Ese gesto revelaba cierto sentido del humor. Volvió a soltar una risotada.
–
Ernst
, ¿qué te parece a ti, muchacho? Funciona, ¿verdad? –Volvió a abrir el cajón y sacó otra bola de coco. Por supuesto que
Ernst
se merecía una bola de coco. Si el perro se ponía gordo, no era problema suyo. Al cabo de un par de días, Annika le habría encontrado algún lugar apropiado donde deshacerse de él y no tenía la menor importancia si el animal se comía unas cuantas bolas de coco hasta que llegase ese momento.
El estridente sonido del timbre del teléfono los hizo dar un respingo a los dos.
–Aquí Bertil Mellberg. –En un primer momento, no oyó bien lo que decía la voz por el auricular, sólo distinguió un parloteo aturullado e histérico.
–Perdona, tendrás que hablar más despacio. No entiendo lo que dices. –Escuchó con atención a la persona que llamaba y, cuando por fin comprendió, enarcó las cejas atónito.
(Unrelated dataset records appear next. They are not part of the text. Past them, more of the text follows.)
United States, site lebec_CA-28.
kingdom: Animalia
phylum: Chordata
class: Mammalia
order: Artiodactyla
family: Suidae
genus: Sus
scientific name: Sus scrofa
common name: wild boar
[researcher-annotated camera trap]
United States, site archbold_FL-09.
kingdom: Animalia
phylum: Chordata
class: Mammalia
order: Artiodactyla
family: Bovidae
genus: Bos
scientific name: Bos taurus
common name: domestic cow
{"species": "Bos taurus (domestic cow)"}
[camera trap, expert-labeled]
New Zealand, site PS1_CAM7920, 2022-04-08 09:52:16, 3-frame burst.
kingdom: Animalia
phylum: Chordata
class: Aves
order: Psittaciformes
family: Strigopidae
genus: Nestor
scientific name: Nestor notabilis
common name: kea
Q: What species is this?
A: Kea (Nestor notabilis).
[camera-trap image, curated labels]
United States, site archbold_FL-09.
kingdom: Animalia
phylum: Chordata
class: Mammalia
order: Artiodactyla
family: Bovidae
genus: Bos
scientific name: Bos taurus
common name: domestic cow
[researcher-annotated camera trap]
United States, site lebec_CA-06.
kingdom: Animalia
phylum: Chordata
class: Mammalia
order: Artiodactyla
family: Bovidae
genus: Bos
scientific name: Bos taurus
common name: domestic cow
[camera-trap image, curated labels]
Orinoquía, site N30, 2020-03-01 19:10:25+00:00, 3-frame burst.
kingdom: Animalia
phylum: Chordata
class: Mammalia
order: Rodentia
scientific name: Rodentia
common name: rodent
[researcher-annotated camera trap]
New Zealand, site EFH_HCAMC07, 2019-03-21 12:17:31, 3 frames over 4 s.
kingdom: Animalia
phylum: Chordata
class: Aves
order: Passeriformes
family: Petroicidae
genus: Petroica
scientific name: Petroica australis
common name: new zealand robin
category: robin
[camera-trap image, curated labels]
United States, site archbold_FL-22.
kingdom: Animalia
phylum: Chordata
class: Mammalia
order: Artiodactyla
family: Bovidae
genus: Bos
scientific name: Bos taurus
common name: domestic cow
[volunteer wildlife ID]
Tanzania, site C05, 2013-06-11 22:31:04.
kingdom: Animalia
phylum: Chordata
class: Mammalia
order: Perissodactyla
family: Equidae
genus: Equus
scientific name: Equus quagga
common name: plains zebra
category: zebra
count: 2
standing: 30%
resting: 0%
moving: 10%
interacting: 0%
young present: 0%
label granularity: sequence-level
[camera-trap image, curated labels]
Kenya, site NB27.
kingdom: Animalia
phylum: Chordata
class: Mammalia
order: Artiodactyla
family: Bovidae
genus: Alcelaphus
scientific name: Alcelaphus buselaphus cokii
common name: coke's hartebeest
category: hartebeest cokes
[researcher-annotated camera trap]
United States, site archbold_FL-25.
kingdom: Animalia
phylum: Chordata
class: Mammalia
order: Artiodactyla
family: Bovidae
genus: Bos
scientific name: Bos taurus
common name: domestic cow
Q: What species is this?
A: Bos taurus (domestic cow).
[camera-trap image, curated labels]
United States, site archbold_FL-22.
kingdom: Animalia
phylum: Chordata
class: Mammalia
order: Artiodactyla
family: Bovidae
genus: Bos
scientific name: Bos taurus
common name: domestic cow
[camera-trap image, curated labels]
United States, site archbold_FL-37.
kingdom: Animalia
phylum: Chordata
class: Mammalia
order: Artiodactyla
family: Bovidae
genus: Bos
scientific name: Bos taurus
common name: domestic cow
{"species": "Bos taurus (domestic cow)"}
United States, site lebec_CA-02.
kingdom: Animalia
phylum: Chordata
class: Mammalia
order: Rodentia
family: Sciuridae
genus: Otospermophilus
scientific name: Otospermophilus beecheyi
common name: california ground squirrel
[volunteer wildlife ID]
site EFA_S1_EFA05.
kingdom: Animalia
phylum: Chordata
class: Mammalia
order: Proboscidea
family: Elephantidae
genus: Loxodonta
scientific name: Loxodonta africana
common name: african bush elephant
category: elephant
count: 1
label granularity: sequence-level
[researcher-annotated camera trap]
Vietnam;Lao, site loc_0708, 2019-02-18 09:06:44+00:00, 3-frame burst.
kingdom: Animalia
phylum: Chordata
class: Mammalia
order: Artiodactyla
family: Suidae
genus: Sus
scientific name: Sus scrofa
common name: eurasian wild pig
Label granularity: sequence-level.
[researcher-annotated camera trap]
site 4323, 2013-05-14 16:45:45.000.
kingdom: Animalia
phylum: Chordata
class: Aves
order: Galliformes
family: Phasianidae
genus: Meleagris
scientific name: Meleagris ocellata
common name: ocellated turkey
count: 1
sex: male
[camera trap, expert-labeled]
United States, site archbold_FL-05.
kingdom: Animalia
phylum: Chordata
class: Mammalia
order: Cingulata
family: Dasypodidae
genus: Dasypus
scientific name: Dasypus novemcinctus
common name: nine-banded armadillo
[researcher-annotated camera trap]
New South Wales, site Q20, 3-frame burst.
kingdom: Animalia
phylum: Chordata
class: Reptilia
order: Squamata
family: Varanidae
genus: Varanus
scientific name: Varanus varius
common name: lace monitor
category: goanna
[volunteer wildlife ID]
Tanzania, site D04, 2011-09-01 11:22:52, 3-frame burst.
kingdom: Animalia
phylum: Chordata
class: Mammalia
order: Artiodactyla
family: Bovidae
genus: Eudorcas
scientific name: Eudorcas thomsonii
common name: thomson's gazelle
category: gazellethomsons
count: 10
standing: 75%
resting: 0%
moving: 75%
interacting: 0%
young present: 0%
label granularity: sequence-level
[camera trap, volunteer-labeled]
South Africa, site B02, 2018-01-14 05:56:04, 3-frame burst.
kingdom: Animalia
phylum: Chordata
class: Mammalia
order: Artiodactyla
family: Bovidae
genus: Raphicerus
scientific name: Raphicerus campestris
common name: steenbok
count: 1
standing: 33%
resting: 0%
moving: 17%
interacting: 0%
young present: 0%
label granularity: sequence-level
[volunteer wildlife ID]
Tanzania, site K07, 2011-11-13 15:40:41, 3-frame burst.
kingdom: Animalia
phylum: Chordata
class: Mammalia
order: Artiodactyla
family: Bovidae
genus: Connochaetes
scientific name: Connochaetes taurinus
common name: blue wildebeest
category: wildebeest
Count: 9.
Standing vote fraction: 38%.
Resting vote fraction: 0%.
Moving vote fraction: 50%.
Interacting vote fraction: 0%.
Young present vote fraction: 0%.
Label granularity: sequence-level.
–¿Has dicho un cadáver? –Se irguió en la silla. El chucho, que ahora se llamaba
Ernst
, se sentó muy derecho él también y empinó las orejas. Mellberg anotó una dirección en el bloc que tenía delante, concluyó la conversación con la orden «vosotros no os mováis de ahí», y se levantó de la silla de un salto.
Ernst
lo seguía pisándole los talones.
–Quédate ahí. –La voz de Mellberg resonó con insólita autoridad y, ante su sorpresa, comprobó que el perro se paraba en seco como aguardando instrucciones–. ¡Quieto! –ordenó Mellberg tanteando el terreno, al tiempo que señalaba la cesta que Annika había preparado para el chucho en un rincón de su despacho.
Ernst
obedeció de mala gana, fue remoloneando hasta la cesta y se tumbó descansando la cabeza sobre las patas con una mirada ofendida hacia su amo provisional. Bertil Mellberg se sintió extrañamente satisfecho con el hecho de que alguien, por una vez en la vida, obedeciese sus órdenes, y alentado por aquel ejercicio de autoridad, cruzó el pasillo a buen paso mientras gritaba a nadie y a todos al mismo tiempo:
–Han denunciado el hallazgo de un cadáver.
Por tres de las puertas asomaron otras tantas cabezas, una, de color rojo, la de Martin Molin; otra, gris, la de Gösta Flygare, y una tercera, negra como la noche, la de Paula Morales.
–¿Un cadáver? –preguntó Martin, saliendo el primero al pasillo. También Annika se encaminó al pasillo al oír la noticia desde recepción.
–Un adolescente acaba de llamar para denunciarlo. Se ve que estaban aburridos y se han metido en una casa situada entre Fjällbacka y Hamburgsund. Y resultó que en la casa había un cadáver.